Il distinto signore – Lo stesso paradosso prospettico si applica alla figura retrostante alla cameriera: il distinto signore di una certa età con un cappello a cilindro che sembra conversare con la donna. La prima stranezza di questo personaggio, consiste nella rappresentazione angolare. L’immagine dal punto di osservazione, non potrebbe essere riflessa dallo specchio nel quadro. La seconda stranezza è la maggiore grandezza spaziale rispetto alle altre figure più vicine. Il simbolismo emergente suggerisce che Manet non sia ignaro di queste incongruenze apparentemente banali, ma piuttosto un artista ispirato da un sortilegio cronico di grandezza creativa, capace di distorcere la realtà; questo anche attraverso il personaggio del quadro ingrandito in proporzione alla sua maggiore distanza dal punto di osservazione rappresentante se stesso: soggetto e oggetto di auto creazione.
L’ immedesimazione – Anche qui come spesso avviene, sia nell’arte, sia nella letteratura, i personaggi rappresentati esprimono molto frequentemente un’autocelebrazione raffigurando in questi le presunte virtù del proprio io. Ecco che il delirio di grandezza tipico dell’intossicazione cronica dell’assenzio non esclude una composizione così creativa da rivelare attraverso l’incongruenza della realtà dipinta, una sorta di preludio alla apoteosi di questo grande artista.
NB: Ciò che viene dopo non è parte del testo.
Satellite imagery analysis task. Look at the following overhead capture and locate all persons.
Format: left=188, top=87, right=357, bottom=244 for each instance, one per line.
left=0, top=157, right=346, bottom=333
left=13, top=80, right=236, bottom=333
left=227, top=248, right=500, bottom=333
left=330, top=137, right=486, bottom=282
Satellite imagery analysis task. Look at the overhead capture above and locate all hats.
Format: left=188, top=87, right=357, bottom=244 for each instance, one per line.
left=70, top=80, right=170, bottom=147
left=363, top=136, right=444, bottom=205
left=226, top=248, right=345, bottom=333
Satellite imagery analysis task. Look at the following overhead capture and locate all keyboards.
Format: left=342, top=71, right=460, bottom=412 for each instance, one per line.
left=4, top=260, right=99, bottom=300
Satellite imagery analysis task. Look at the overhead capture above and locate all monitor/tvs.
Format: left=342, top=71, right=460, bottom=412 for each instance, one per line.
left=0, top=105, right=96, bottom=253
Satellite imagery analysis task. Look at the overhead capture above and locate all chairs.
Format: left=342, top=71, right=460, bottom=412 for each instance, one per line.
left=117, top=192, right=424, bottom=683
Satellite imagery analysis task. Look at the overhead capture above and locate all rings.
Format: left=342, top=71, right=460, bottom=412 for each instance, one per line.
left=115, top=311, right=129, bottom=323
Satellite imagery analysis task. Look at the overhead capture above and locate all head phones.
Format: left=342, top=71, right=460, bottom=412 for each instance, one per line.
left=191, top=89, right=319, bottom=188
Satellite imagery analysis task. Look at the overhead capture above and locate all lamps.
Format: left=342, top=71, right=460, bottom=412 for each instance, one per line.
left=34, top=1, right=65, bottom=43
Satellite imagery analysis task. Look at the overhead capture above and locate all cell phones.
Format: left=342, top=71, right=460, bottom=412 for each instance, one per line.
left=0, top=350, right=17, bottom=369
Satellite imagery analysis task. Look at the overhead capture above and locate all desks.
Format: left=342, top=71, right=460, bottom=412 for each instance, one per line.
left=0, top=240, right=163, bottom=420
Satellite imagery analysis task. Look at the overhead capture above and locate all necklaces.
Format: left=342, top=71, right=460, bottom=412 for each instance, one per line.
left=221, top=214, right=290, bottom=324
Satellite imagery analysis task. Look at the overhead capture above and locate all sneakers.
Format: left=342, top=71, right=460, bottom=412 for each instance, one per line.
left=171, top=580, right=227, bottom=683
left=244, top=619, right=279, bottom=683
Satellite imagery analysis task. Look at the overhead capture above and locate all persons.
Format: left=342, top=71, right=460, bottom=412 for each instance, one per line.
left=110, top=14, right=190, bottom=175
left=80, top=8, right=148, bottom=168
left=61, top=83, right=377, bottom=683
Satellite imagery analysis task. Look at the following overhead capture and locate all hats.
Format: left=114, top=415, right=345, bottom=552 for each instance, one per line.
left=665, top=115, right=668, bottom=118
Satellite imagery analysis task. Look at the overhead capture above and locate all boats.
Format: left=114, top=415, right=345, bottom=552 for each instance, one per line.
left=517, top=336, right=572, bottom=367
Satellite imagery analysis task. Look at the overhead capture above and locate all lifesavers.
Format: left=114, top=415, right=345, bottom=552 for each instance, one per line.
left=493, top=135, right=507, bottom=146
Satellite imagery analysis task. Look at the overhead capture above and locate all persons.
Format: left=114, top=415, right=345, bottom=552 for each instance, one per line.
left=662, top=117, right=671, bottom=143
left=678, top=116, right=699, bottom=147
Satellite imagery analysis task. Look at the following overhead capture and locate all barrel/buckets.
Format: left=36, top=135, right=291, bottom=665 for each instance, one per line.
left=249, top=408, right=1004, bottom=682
È così che il quadro delle Folies Bergère manifesta una sorta di doppio significato: il primo è quello del suo classico stile “verista” a cui malgrado il subentrato stile impressionista nella pittura dei suoi contemporanei amici e colleghi , non si è mai voluto allontanare; il secondo è quella della surrealtà creativa dell’arte che Manet ha inteso intenzionalmente rappresentare con la semiotica di questa opera d’arte nella quale si riescono a cogliere i suoi ultimi fatali passi sul viale del tramonto.